Tips for when your child with autism gets sick on vacation
Doctors and home comforts can be hard on a sick child, especially one with autism. Their little bodies feel bad and their sensory needs overwhelm them. If it’s a vacation that they’ve been looking forward to for a long time, you won’t want to cut it short, especially if they could be better before it’s due to end. You also don’t want them to have to suffer more so that you can continue your break. A new doctor along with the smells and sounds of the office can put a sick child with autism into a tailspin. You have to be prepared in advance.
Assess the Situation
It’s important to remember that not all illnesses are equal. There’s a huge difference between a cold and cough as opposed to a serious flu or a stomach bug. You know your child better than anyone else. You know how they cope with illness and what makes them feel better. Some kids have great immune systems and seem to carry on as normal even when they are struggling. Others, just want to stay in bed when they have even a mild cold. Factor in sensory issues for the type of issue as well as immune factors.
How bad are their symptoms? Is it likely to get worse? Is it something that they’ve had before? How long did it last? Assess the situation every day asking yourself if symptoms have worsened or improved. Lots of times our kids with autism will have high pain tolerances so it’s important to really ask questions. Take some time to delve deep into their world to see it as they do. Will a day or two hunkering down in the hotel letting their little bodies rest be the best idea to get better?
Assess Your Location
How you respond to their symptoms also depends on where you are. If you are quite close to home, the amenities might be similar. You may even be able to reach your own doctor or a pharmacy from the same chain you usually use. If you are further away, you can still use a telemedicine for kids service for help, but you might not be able to get the same medications or treatments. This is a great option for our kids with autism who will not want to see a new provider that is not familiar to them.
Keep Them Hydrated
This is especially important if you are traveling in a warmer climate. You might find that while your child is ill, they lose their appetite, but it’s essential that they drink. Ideally, as much water as you can and some orange juice for extra vitamin C. Staying hydated as well as increasing their vitamin C will also help them to beat the bug much sooner.
Give Them What They Want In Moderation
They’re ill.

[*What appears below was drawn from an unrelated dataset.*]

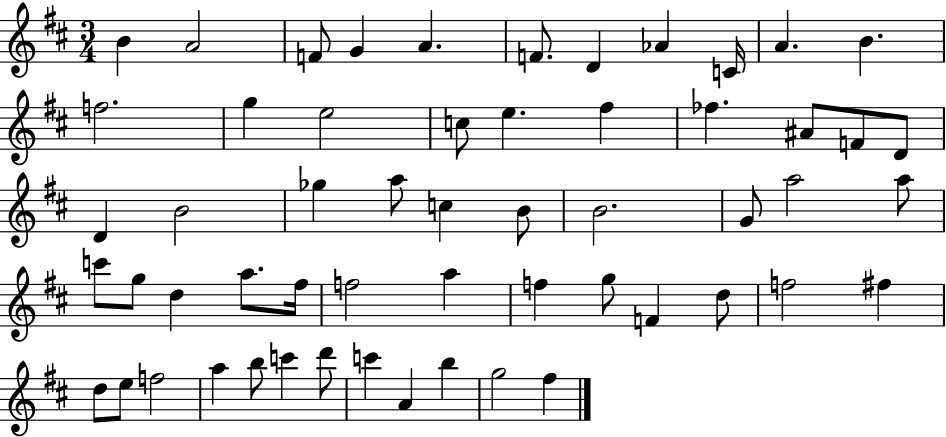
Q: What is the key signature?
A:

They can’t have as much fun as they’d like and they don’t want to eat or drink. So, give them what they want in moderation. Eating ice cream and drinking chocolate milk isn’t exactly healthy but a few treats that make them feel better and salvage some of the trip is worth it. Don’t go over the top here or you will have trouble reigning that in when you get home.
When you are on vacation, you want to be out and about doing as much as you can. But, your child might not enjoy this if they are feeling ill. They might also be contagious. Spend a few days in your room. Open the windows, stock up on treats, create some games and get plenty of rest. It’s better to lose a few days and have them back to normal sooner than to rush them to get out and make them feel worse. We have these days built into our itinerary to give Logan a break so we really aren’t losing all that much.
No vacation is worth sacrificing your relationship with your child. If your child is sick, take care of them first. Their health, safety and comfort ALWAYS come first.